I appreciated the time Mayor Carrie Tergin afforded us last week at the Tribune's coffee. I did offer a positive feedback with respect to our police and fire departments and to the snow removal efforts — not so — of the Park Department's management and fiscal accountability. I also voiced my approval of expansion of the National Cemetery by relocating Miller Street Park (I suggested this solution in May 2018).

The "coffee" offered much discussion of the tornado and prison development. On those two issues, recovery time is the main issue. Residents need time to get lives back in order, and to get financing or aid in place. Commercial and rental properties should be afforded lesser leniency. The city should not spend taxes to correct deficiencies. Regarding the prison, the city should only spend taxes on bona fide city services — such as streets, drainage and sewers and management. All other development should be by private funding, and the state should shed ownership as much as possible to this surplus tax burden.

I voiced my opinion that the Parks Department was fiscally and managerially out-of-control, not in tune with the overall public needs and wants and is spending out of proportion with respect to fairness to all parts of the city. I also interjected that the borrowing of construction funds was an atrocious decision that needs to be reversed — a position the News Tribune concurred with in a recent editorial. I suggested the city further rein in parks by expanded April changes to the charter and by expanding responsibilities more closely supervised by the City Council.
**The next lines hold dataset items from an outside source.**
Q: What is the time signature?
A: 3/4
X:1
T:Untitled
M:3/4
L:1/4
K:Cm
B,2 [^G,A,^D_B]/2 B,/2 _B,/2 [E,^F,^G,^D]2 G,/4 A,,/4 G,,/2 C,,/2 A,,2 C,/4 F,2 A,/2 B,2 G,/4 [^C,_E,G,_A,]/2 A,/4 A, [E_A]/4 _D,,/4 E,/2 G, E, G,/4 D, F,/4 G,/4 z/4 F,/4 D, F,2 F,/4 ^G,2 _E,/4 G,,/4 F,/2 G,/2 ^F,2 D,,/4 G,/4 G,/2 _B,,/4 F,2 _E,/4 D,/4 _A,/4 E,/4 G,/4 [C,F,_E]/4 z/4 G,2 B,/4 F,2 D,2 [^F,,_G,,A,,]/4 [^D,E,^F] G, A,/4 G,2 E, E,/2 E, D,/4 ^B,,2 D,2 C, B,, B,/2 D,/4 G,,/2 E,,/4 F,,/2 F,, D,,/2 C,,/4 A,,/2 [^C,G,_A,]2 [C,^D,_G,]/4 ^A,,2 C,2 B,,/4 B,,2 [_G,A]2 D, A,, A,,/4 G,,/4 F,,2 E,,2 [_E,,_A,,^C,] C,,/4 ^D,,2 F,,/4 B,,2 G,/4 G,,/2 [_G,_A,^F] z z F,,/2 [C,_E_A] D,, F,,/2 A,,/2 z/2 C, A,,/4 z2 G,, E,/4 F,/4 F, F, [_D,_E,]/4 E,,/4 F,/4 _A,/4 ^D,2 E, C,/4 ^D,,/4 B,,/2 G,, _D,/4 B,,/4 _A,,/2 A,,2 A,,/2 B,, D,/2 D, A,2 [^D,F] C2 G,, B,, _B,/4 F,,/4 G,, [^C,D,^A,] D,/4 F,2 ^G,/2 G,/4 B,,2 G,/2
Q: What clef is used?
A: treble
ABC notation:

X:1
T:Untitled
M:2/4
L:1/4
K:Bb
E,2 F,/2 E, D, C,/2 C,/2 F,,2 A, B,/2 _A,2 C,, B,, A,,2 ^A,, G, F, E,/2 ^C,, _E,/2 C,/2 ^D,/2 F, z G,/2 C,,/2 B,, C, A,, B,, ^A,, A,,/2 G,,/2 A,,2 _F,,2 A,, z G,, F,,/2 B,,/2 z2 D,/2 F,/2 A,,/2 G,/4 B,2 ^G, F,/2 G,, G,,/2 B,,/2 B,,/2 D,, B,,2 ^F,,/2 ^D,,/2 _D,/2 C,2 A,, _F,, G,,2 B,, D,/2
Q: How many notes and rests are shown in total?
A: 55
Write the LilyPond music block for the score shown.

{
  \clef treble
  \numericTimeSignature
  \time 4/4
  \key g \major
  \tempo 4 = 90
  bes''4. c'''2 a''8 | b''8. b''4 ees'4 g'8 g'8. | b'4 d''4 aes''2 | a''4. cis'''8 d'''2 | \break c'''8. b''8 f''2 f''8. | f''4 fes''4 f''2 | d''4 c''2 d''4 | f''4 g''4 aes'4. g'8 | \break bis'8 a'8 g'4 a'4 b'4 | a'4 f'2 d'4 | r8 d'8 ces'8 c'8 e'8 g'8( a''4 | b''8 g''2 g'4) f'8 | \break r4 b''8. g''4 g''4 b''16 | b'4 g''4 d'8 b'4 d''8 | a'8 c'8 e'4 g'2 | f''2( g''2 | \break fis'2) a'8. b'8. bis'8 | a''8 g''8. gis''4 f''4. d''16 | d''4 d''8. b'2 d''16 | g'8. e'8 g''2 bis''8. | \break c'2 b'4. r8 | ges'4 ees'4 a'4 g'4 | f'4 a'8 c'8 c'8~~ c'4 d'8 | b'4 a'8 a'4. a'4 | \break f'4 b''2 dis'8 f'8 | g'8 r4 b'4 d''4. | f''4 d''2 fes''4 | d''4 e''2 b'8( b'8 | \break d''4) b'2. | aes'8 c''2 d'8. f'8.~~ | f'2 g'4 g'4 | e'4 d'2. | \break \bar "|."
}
Additional discussion: How could the city could grow, attract more business and be either a destination or draw to development? Is there an inequity of tax base and appraisals with respect to commercial properties? I offered no input of these two issues, but Jefferson City can only be so much — a seat of the state government, a partnership with Lincoln University and others, and an opportunity to encourage growth — is plenty. I believe to take care of what you have to the fullest is better than chasing a dream unfulfilled. I do believe that Jefferson City's shift in demographics and social makeup of families, and reliance more and more on government and our taxes has a large negative effect and inhibits city growth and viability.